Molting, changes in the light and hormones can all cause your lizard to stop eating or to eat much less than usual. Molting occurs once or twice a year, depending on the species. Your lizard is likely to go into hiding and avoid food for a few days. If your lighting simulates winter conditions, or if he's in an enclosure where he sees a reduction in daylight, your lizard's appetite may decline. During breeding season, some lizards may not be interested in eating, especially males.

Inadequate Environment

If the temperature drops too much, your lizard may stop eating since his body functions will slow down. Monitor the temperature in his enclosure with a reliable thermometer, and make sure the temperature is within the recommended range for his species. A dirty enclosure, a sparse one where he has no place to hide and feel safe, or overcrowded conditions can also cause your lizard to stop eating.

Stressed Out

Sudden changes can stress your lizard, making him hesitant to eat. Stressful changes include a move from one enclosure to another, addition of another lizard, rearranging items in his enclosure or moving his tank to another location. Make changes slowly if possible, and give your lizard a few days to adjust to the new situation. If you have more than one lizard in an enclosure, observe them to make sure one isn't being kept from the food.

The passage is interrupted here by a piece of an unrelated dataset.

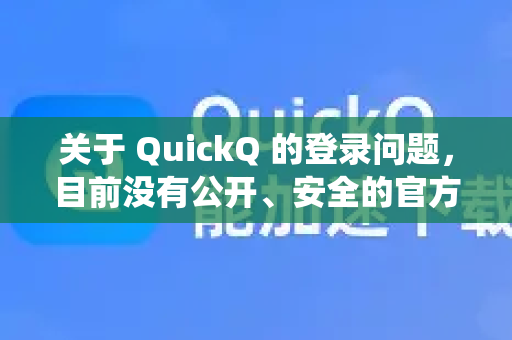 关于 QuickQ 的登录问题，目前没有公开、安全的官方登录渠道或应用。根据可靠信息，这类工具通常用于绕过网络限制，存在以下情况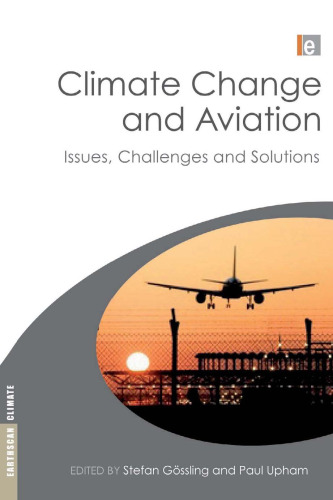 Climate Change and Aviation: Issues, Challenges and Solutions (Earthscan Climate)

Illness, Infection and Other Problems

Any sort of illness, from a skin condition to kidney problems, can cause your lizard to stop eating. Parasites and external or internal infections may also diminish his appetite. Some lizards are prone to becoming impacted, and unable to produce feces, especially if they aren't getting enough water, which will in turn cause a loss of appetite. A change in diet is usually necessary to relieve the impaction.